18. A batt as claimed in claim 16 or 17, wherein the batt is tearable by hand in any direction in the plane of the batt, the tearing force in each direction preferably being substantially the same.
19. A batt as claimed in any one of claims 16 to 18, wherein binder fibres are included in addition to the predetermined staple fibres.
20. A batt as claimed in claim 19, wherein the binder fibres are polyester or polypropylene fibres.
21. A batt as claimed in claim 19 or 20, wherein the binder fibres have a linear density of 4 to 5 dtex, preferably 4.4 dtex.
22. A batt as claimed in any one of claims 19 to 21, wherein the binder fibres have an average length of 40 to 60mm, preferably 50 or 51mm.

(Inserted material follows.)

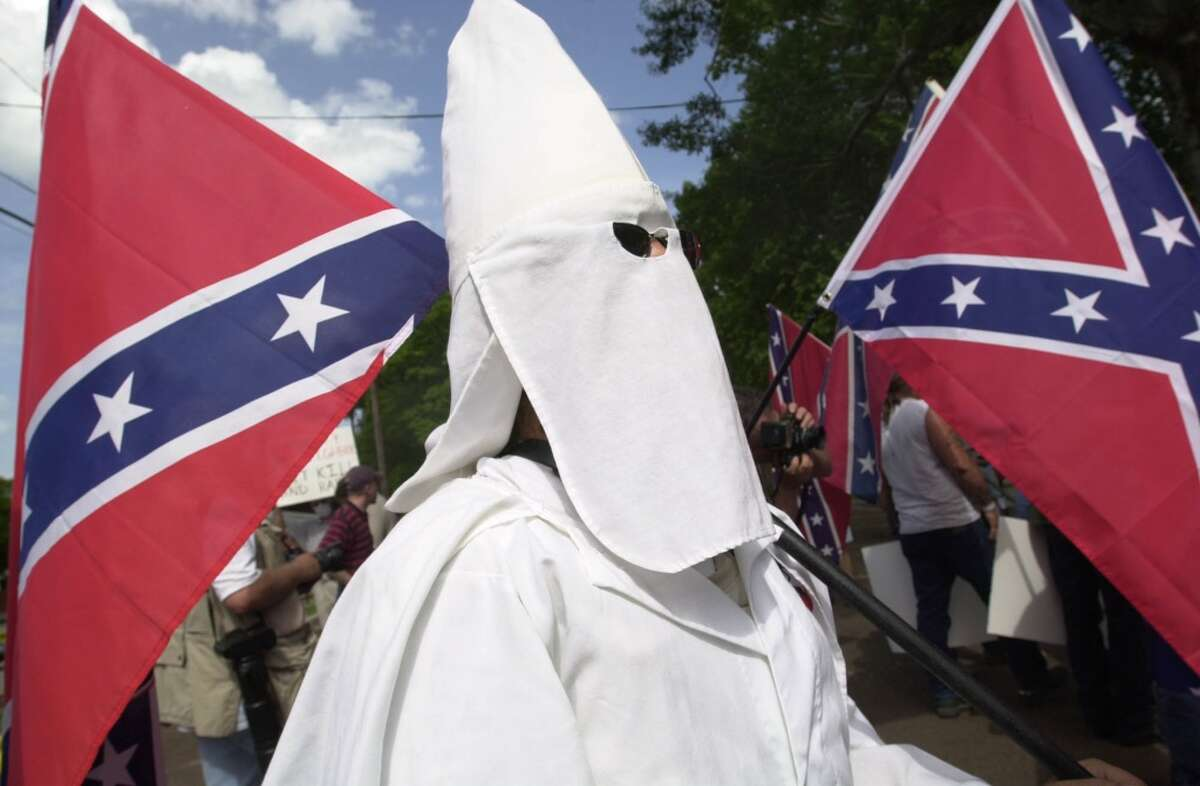 KKK - A Ku Klux Klans member is seen moving to the area assigned to death penalty supporters Thursday June 22, 2000, in Huntsville, Tx. near The Texas Department of Criminal Justice's Huntsville Unit, where convicted murderer Gary Graham is scheduled to be executed at 6 pm. . CONFEDERATE FLAGS.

23. A batt as claimed in any one of claims 19 to 22, wherein the binder fibres comprise 3 to 18%, preferably 7 to 15%, of the total fibre weight.
24. A batt as claimed in any one of claims 16 to 23, wherein the staple fibres are man-made virgin polymer fibres.

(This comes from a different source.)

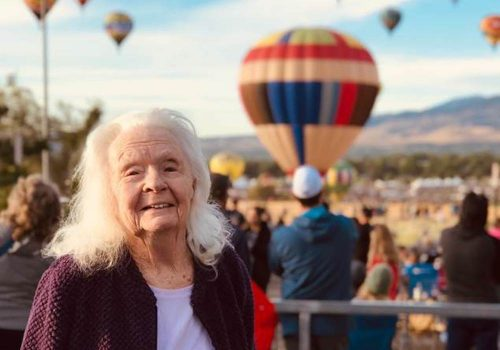 The Seasons of Reno | Resident in front of air balloons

25. A batt as claimed in claim 24, wherein the staple fibres are made of at least one material selected from the group comprising polyester, polypropylene and acrylic.
26. A batt as claimed in claim 24 or 25, wherein the staple fibres have an average length from 30 to 80mm, preferably 40 to 60mm, most preferably 50 or 51mm.
27. A batt as claimed in any one of claims 24 to 26, wherein the staple fibres are all of substantially the same length as each other.
28. A batt as claimed in any one of claims 24 to 27, wherein the staple fibres have an average linear density of no more than 7 dtex.
29. A batt as claimed in any one of claims 16 to 23, wherein the staple fibres are made of at least one material selected from the group comprising: cotton, wool, hemp, flax, recycled textiles, recycled polymers, mineral fibres and glass.
30. A batt as claimed in any one of claims 16 to 29, wherein the staple fibres comprise a blend of man-made virgin polymer fibres and natural or recycled fibres.
31. A batt as claimed in any one of claims 16 to 30, wherein the fibres are oriented substantially randomly in all directions throughout the batt.
32. A method of manufacturing a non-woven insulating batt substantially as hereinbefore described.
33. A non-woven insulating batt substantially as hereinbefore described.